## Entries drawn from a collection:
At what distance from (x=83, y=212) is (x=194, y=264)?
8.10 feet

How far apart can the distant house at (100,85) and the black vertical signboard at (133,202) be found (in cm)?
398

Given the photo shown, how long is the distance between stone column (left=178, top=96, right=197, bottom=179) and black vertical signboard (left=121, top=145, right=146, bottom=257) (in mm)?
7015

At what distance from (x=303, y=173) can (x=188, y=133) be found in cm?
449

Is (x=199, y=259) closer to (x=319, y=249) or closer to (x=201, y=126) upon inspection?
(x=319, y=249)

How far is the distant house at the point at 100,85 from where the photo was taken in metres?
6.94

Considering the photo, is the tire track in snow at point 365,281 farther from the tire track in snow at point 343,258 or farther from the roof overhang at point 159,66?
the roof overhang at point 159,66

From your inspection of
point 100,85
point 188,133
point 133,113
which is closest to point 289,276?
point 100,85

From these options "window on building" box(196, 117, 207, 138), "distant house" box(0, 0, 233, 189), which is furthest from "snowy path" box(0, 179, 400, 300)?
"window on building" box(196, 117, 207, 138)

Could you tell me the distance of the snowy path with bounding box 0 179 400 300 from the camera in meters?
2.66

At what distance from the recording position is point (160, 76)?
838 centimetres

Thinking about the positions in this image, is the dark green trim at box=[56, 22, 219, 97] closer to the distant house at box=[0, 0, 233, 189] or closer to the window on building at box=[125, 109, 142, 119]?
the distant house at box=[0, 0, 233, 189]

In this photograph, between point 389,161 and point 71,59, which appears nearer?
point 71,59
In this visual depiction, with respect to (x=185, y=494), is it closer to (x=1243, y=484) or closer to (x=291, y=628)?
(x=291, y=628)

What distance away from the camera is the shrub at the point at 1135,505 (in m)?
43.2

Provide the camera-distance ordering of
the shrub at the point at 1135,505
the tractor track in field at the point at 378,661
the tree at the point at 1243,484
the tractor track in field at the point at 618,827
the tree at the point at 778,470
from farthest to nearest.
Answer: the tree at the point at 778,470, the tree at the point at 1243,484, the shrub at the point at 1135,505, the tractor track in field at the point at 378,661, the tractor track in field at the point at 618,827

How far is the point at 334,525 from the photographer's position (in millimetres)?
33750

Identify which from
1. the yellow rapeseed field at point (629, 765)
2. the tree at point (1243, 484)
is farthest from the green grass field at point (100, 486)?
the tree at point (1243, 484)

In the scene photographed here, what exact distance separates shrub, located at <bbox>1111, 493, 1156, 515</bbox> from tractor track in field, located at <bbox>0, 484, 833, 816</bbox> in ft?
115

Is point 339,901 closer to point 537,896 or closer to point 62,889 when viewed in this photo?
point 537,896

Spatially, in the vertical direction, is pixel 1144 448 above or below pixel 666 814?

## Task instructions:
Copy out every line of the material above word for word, leaving nothing out and changing nothing.

## Problem solution:
At what distance from (x=83, y=212) is (x=194, y=264)?
8.10 feet

How far apart can the distant house at (100,85) and the black vertical signboard at (133,202) be found (in cm)?
398

Given the photo shown, how long is the distance between stone column (left=178, top=96, right=197, bottom=179) and black vertical signboard (left=121, top=145, right=146, bottom=257) (in mm)?
7015

At what distance from (x=303, y=173) can (x=188, y=133) be found in cm?
449

Is (x=199, y=259) closer to (x=319, y=249) or closer to (x=201, y=126) upon inspection?
(x=319, y=249)

How far is the distant house at the point at 100,85 from where the photo was taken in metres?
6.94

Considering the photo, is the tire track in snow at point 365,281 farther from the tire track in snow at point 343,258 or farther from the roof overhang at point 159,66?
the roof overhang at point 159,66

From your inspection of
point 100,85
point 188,133
point 133,113
which is closest to point 289,276?
point 100,85

From these options "window on building" box(196, 117, 207, 138), "distant house" box(0, 0, 233, 189), which is furthest from "snowy path" box(0, 179, 400, 300)?
"window on building" box(196, 117, 207, 138)

Could you tell me the distance of the snowy path with bounding box 0 179 400 300 from the camera in meters?
2.66

At what distance from the recording position is point (160, 76)?
838 centimetres

Thinking about the positions in this image, is the dark green trim at box=[56, 22, 219, 97] closer to the distant house at box=[0, 0, 233, 189] or closer to the window on building at box=[125, 109, 142, 119]?
the distant house at box=[0, 0, 233, 189]

In this photograph, between point 389,161 and point 71,59, which appears nearer?
point 71,59
In this visual depiction, with respect to (x=185, y=494), is it closer to (x=1243, y=484) or closer to (x=291, y=628)?
(x=291, y=628)

What distance away from the camera is the shrub at the point at 1135,505 (in m)?
43.2

Provide the camera-distance ordering of
the shrub at the point at 1135,505
the tractor track in field at the point at 378,661
the tree at the point at 1243,484
the tractor track in field at the point at 618,827
the tree at the point at 778,470
from farthest to nearest.
Answer: the tree at the point at 778,470, the tree at the point at 1243,484, the shrub at the point at 1135,505, the tractor track in field at the point at 378,661, the tractor track in field at the point at 618,827

How far is the point at 334,525 from the photographer's position (in millimetres)?
33750

Identify which from
1. the yellow rapeseed field at point (629, 765)
2. the tree at point (1243, 484)
is farthest from the green grass field at point (100, 486)?
the tree at point (1243, 484)

In the scene photographed here, what exact distance separates shrub, located at <bbox>1111, 493, 1156, 515</bbox> from tractor track in field, located at <bbox>0, 484, 833, 816</bbox> in ft?
115

Is point 339,901 closer to point 537,896 or closer to point 62,889 when viewed in this photo?
point 537,896

Spatially, in the vertical direction, is pixel 1144 448 above or below pixel 666 814?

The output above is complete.